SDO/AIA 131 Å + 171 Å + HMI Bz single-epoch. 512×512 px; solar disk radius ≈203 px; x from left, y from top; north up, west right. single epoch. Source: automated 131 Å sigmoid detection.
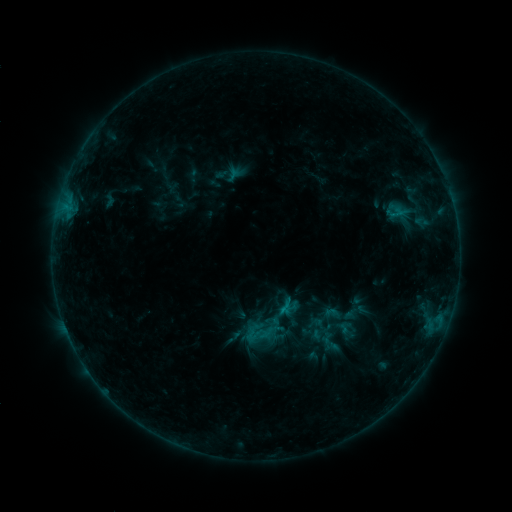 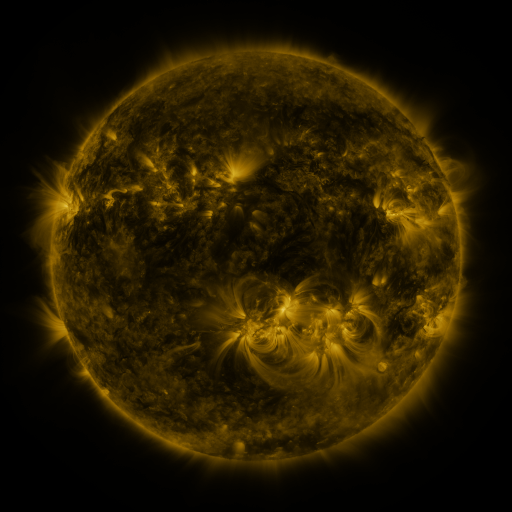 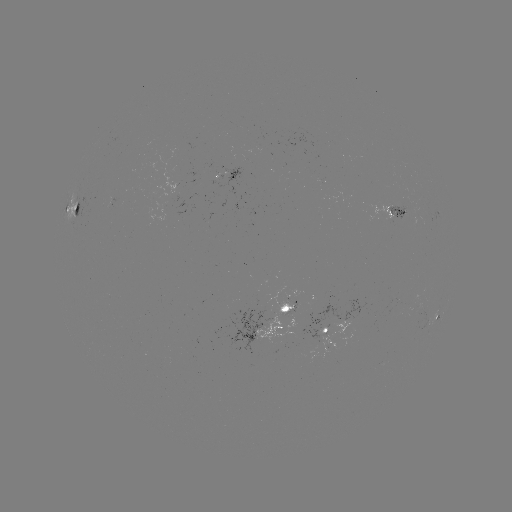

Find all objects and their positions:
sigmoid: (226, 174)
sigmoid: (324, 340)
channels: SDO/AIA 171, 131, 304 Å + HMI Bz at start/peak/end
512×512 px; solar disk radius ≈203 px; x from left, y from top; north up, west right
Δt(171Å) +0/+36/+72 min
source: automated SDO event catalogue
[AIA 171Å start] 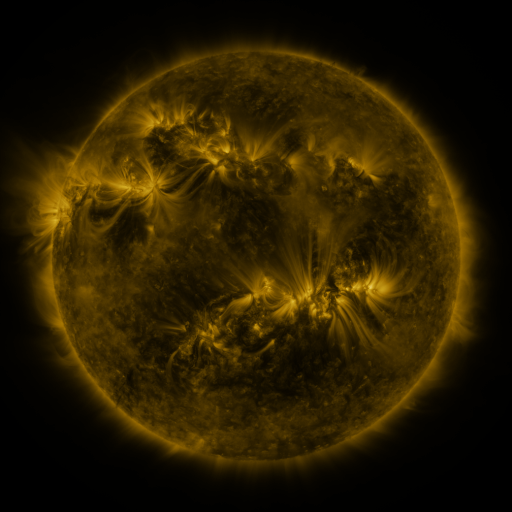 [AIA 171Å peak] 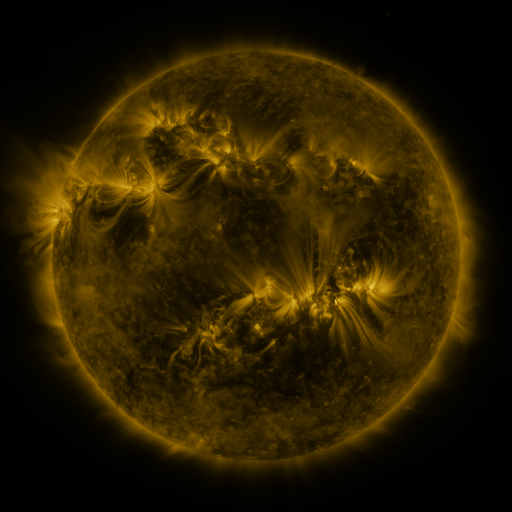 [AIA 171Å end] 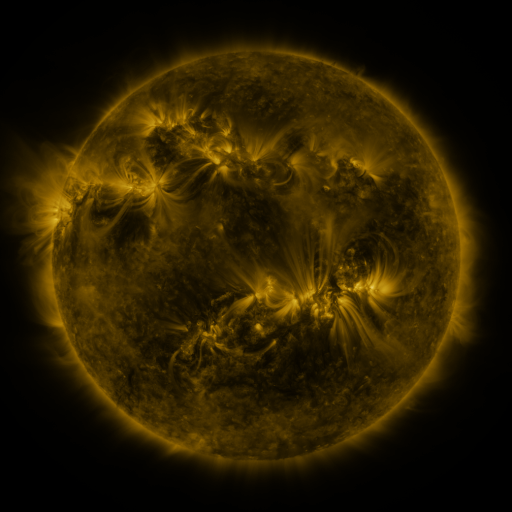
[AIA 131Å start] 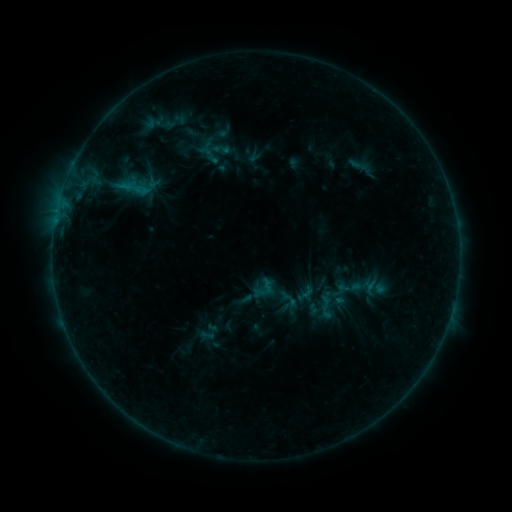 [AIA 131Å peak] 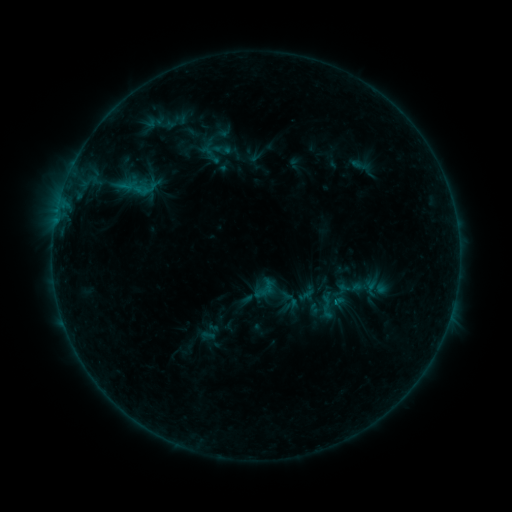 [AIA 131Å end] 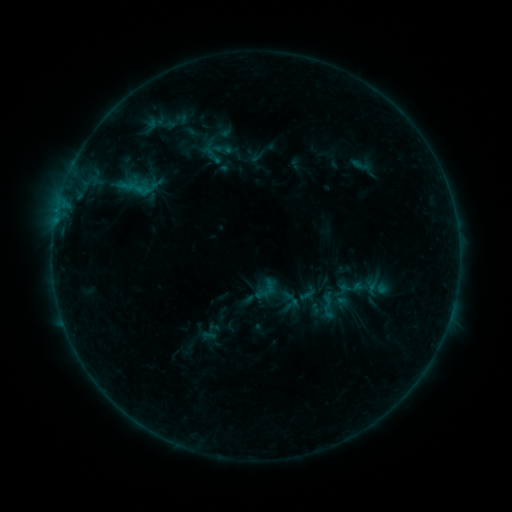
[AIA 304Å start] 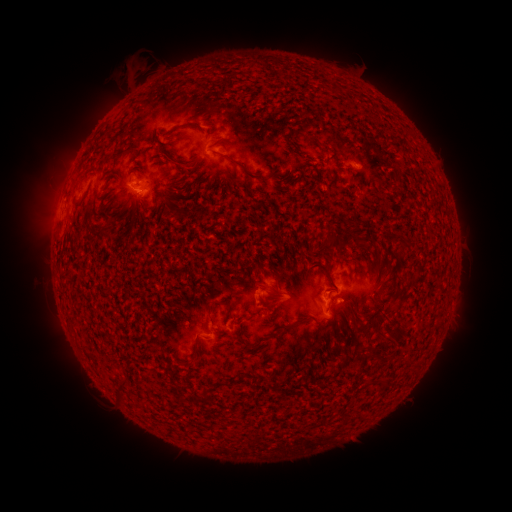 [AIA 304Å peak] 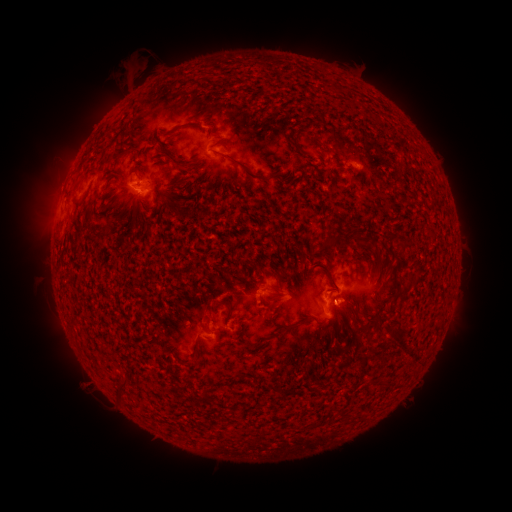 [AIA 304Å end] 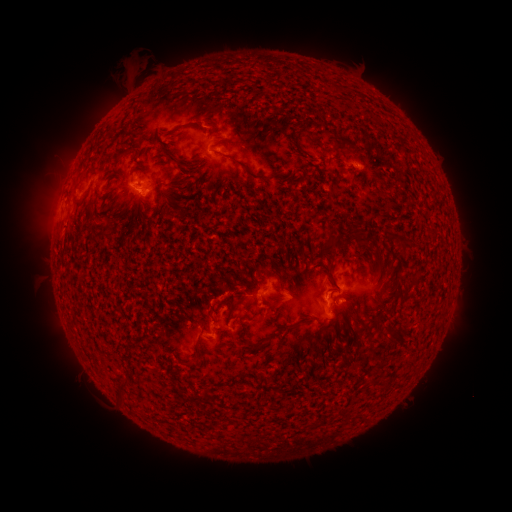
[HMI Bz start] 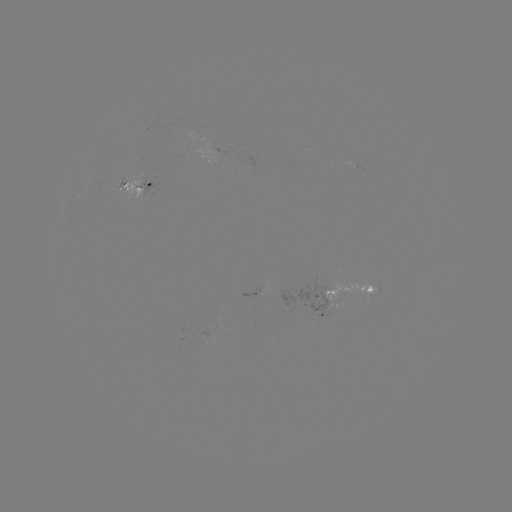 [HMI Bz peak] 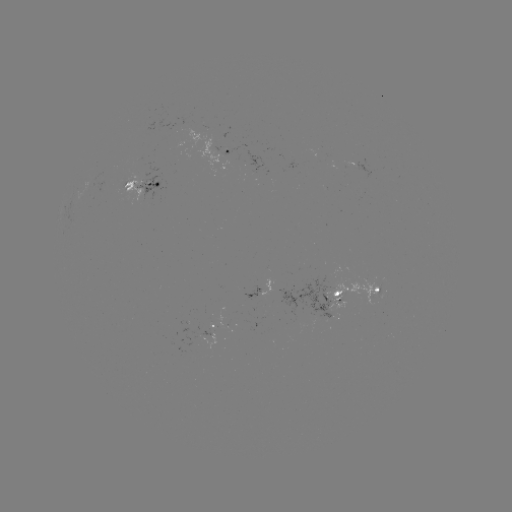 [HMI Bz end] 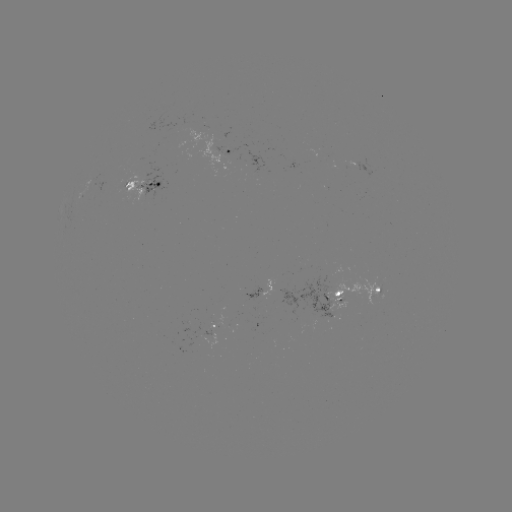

______

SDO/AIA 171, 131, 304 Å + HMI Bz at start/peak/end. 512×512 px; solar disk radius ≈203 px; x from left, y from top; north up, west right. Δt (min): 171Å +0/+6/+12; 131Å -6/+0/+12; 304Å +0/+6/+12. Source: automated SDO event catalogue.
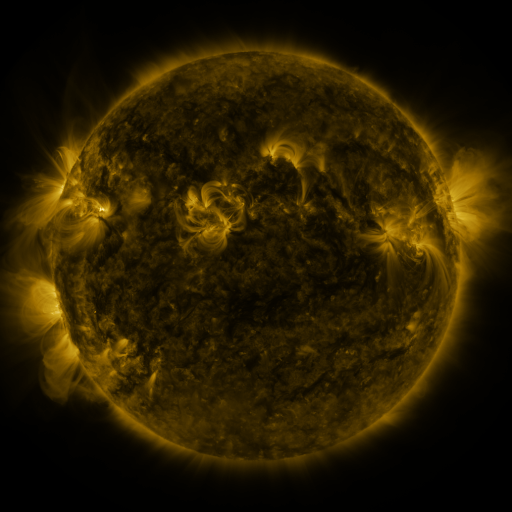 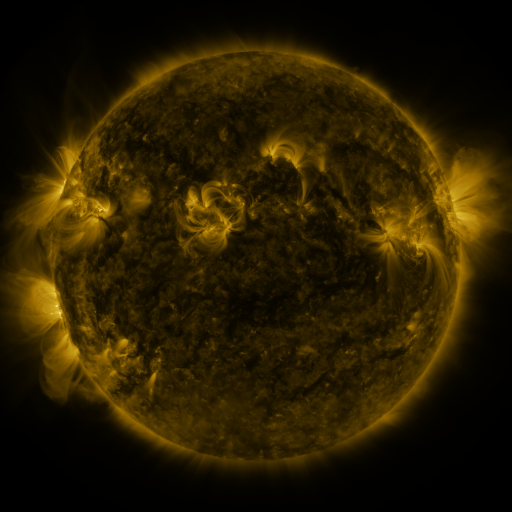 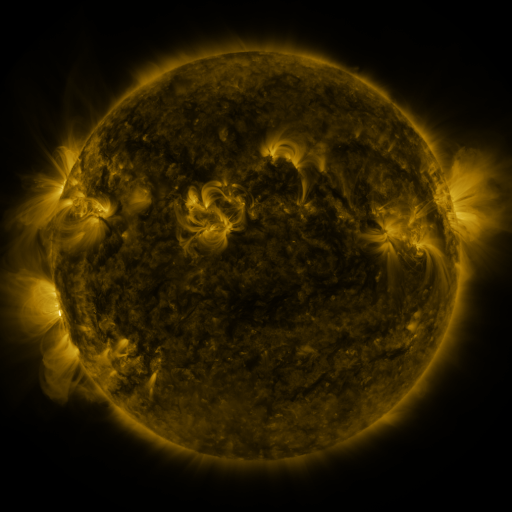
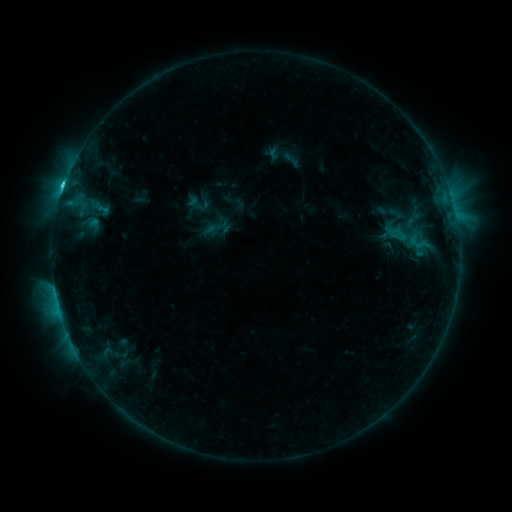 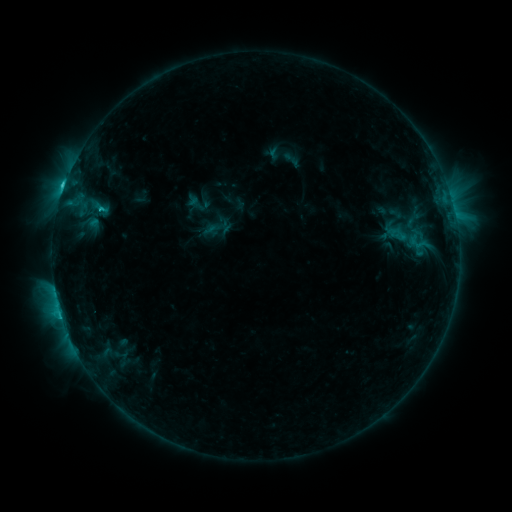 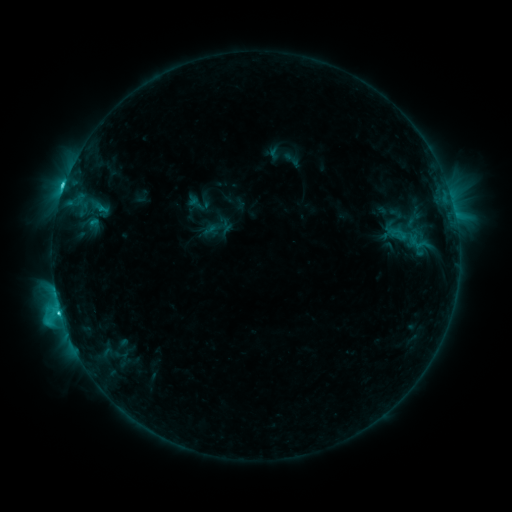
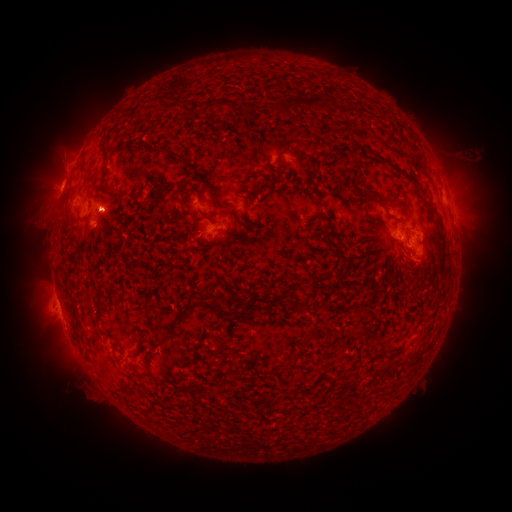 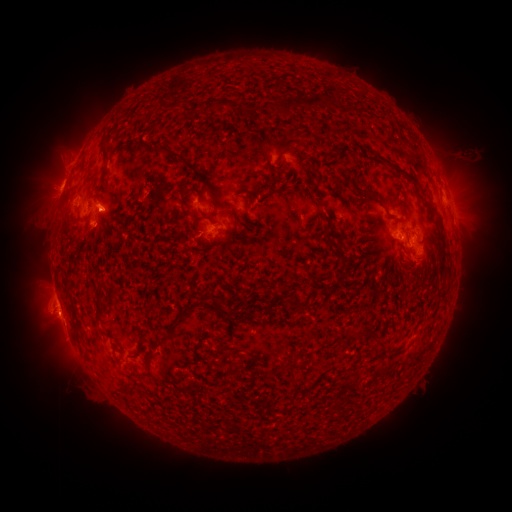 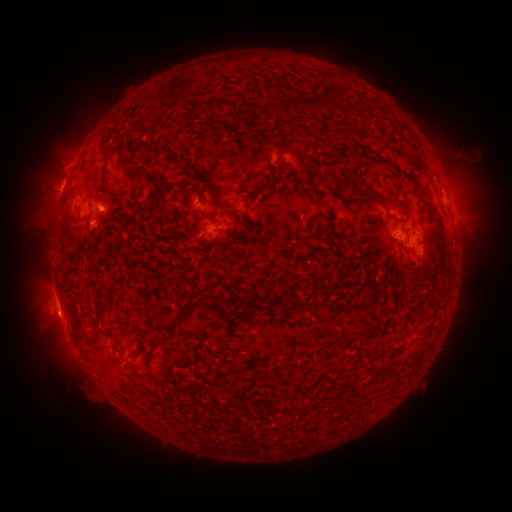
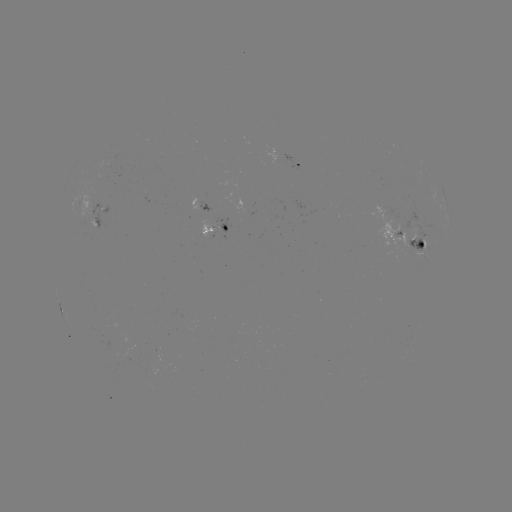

______

## PROBLEM DETAILS:
Starting with the line that contains "SDO/AIA 131 Å" and going on through the line that contains "sigmoid: (324, 340)", recast those lines as a Markdown table with the columns Row and Line, skipping any blank lines. Leave the pictures out of the table.

## RESULT OF THIS EXERCISE:
| Row | Line |
|---|---|
| 1 | SDO/AIA 131 Å + 171 Å + HMI Bz single-epoch. 512×512 px; solar disk radius ≈203 px; x from left, y from top; north up, west right. single epoch. Source: automated 131 Å sigmoid detection. |
| 2 | Find all objects and their positions: |
| 3 | sigmoid: (226, 174) |
| 4 | sigmoid: (324, 340) |